PASSAGE TO READ:
-*-

Paths come from pathing.get_csv_paths, which returns a sorted list. Order is stable across runs on the same filesystem. CsvDirFile emits stitched body lines in this same sorted order (pandas).

For how header names are compared across files (read_dir) vs stitched sequences (CsvDirFile), see Headers.

Properties

On CsvDir (and the chunked reader):

  • pathslist[str] of absolute or relative paths to matched files
  • nameslist[str] of filename stems (extension removed)
r = read_dir("/data")
print(r.paths)   # ['/data/a.csv', '/data/b.csv']
print(r.names)   # ['a', 'b']

Tagged iteration

Helper methods return new iterator objects that share the same configuration but attach a file label to each row.

with_names() / enumerate()

Alias pair on CsvDir. Yields (stem, row):

for stem, row in read_dir("/data").with_names():
    print(stem, row["id"])

stem is the filename without extension, e.g. reports_2024 from reports_2024.csv.

with_paths()

-*-

Saved data entries:
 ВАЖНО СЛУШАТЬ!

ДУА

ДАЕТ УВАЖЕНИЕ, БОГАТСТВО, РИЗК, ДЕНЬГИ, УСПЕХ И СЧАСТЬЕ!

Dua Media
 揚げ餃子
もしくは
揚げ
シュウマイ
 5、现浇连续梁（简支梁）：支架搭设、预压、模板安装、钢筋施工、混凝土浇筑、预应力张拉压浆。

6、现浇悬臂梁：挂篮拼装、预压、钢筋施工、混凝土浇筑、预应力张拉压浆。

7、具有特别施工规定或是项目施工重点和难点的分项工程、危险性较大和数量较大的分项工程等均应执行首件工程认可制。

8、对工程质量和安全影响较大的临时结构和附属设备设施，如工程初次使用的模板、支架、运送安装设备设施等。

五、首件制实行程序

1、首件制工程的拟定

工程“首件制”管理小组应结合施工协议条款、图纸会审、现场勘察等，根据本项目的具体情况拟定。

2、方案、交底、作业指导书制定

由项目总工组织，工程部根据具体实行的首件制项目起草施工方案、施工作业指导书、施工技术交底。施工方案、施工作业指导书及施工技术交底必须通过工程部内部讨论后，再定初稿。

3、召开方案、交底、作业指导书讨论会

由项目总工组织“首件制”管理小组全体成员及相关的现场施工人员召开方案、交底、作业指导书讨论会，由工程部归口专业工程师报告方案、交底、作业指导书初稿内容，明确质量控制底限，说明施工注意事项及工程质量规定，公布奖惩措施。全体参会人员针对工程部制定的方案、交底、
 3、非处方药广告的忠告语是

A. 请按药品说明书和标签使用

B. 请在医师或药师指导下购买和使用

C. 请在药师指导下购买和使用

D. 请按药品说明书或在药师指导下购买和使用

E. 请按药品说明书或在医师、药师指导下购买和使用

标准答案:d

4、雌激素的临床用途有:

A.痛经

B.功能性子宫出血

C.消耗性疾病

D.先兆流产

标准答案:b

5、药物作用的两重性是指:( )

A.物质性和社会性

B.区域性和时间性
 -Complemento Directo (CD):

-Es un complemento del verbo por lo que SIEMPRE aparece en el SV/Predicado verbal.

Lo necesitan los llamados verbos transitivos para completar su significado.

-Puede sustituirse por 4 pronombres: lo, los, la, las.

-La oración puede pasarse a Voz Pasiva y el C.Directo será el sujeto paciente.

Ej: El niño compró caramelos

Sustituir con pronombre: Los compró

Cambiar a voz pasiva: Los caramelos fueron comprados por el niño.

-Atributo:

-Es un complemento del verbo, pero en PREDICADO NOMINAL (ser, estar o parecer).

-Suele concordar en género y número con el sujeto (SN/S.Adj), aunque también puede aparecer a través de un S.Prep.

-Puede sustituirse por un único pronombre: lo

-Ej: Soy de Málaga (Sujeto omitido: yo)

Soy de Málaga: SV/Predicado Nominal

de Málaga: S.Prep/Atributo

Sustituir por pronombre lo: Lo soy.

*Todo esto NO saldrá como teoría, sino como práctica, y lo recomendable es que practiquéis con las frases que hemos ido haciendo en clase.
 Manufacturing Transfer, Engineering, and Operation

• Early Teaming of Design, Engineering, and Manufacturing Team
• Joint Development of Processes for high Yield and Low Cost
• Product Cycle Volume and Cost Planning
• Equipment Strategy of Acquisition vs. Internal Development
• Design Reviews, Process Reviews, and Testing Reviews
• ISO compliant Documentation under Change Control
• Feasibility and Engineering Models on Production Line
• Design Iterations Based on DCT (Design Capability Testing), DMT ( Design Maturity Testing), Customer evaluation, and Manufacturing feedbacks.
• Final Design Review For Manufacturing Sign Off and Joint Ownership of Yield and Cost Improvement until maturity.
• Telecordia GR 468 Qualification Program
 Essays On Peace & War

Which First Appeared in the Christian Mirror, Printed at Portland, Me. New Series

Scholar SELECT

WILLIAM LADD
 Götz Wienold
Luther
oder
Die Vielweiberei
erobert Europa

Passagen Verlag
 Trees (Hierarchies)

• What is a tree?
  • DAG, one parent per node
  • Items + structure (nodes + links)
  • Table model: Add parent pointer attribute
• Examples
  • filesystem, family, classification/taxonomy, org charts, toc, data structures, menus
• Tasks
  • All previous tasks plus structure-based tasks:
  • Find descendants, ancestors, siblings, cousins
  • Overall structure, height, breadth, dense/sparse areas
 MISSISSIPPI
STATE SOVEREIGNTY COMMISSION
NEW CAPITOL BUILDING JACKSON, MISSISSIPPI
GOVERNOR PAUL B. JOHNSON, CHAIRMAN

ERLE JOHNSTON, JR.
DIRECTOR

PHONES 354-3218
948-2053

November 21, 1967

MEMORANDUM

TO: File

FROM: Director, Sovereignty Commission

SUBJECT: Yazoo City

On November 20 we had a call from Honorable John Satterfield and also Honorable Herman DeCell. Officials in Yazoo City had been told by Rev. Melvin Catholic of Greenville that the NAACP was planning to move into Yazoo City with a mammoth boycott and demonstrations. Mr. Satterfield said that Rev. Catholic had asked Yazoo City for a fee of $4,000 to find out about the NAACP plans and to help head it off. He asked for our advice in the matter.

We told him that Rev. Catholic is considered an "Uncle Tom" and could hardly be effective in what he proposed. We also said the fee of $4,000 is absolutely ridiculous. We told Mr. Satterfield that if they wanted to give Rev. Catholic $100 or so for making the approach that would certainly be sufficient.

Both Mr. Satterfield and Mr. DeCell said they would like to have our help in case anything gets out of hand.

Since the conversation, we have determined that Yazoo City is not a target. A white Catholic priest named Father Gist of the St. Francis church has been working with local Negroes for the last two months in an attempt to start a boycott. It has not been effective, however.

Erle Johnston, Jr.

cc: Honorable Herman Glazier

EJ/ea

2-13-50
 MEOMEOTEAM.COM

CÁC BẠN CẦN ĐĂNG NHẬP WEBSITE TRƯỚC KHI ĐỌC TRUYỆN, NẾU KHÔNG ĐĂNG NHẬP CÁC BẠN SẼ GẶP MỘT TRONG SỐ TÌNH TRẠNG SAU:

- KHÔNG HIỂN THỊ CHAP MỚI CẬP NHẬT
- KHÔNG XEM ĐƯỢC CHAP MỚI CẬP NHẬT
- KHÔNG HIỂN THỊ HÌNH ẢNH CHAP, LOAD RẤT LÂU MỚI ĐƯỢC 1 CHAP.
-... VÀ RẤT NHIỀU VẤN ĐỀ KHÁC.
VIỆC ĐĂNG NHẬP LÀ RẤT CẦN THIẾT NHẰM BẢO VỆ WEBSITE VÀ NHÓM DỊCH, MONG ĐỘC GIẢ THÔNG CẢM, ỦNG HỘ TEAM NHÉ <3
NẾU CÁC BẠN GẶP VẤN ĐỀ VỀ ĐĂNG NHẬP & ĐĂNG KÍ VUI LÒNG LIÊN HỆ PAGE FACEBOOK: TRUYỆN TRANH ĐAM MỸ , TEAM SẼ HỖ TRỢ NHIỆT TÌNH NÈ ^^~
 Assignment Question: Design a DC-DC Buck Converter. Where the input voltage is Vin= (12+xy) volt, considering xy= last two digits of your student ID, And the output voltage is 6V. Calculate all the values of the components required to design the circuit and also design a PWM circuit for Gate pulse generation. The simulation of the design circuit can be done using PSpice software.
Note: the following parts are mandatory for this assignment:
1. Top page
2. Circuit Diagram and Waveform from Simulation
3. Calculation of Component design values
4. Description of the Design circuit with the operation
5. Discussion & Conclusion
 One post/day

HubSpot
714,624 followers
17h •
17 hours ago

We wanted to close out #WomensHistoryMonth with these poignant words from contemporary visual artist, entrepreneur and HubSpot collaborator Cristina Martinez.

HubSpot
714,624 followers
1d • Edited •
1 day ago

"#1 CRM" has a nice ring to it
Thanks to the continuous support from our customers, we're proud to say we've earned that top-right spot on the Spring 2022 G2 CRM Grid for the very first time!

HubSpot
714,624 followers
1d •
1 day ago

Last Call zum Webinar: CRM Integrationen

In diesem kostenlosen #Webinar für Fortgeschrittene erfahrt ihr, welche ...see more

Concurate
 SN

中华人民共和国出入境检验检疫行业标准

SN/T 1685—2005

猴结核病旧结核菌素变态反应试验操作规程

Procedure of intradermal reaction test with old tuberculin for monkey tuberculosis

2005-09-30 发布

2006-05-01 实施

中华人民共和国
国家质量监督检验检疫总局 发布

-*-

EXERCISE 1:
Translate this sentence from the CSV directory documentation into Spanish: "Order is stable across runs on the same filesystem."
EXERCISE 2:
Resume the CSV directory documentation after its final line, "with_paths()".
The rows are separate material from the CSV directory documentation.

YOUR RESPONSE 1:
El orden es estable entre ejecuciones en el mismo sistema de archivos.

YOUR RESPONSE 2:
Yields (path, row) with the full path string:

for path, row in read_dir("/data").with_paths():
    print(path, row)

On chunked readers, the same helpers yield (label, chunk) where chunk is list[dict].

read_dir_chunks

Equivalent to read_dir(path, chunksize=n) but requires an explicit chunk size:

from csvdir import read_dir_chunks

for chunk in read_dir_chunks("/data", chunksize=500):
    ...

Use whichever style reads clearer in your codebase.

Multiple passes

Iterator objects read from disk lazily. To scan the directory again, create a new read_dir(...) call or re-instantiate helpers like .with_names().

CsvDirFile supports seek(0) to restart the concatenated stream (see pandas).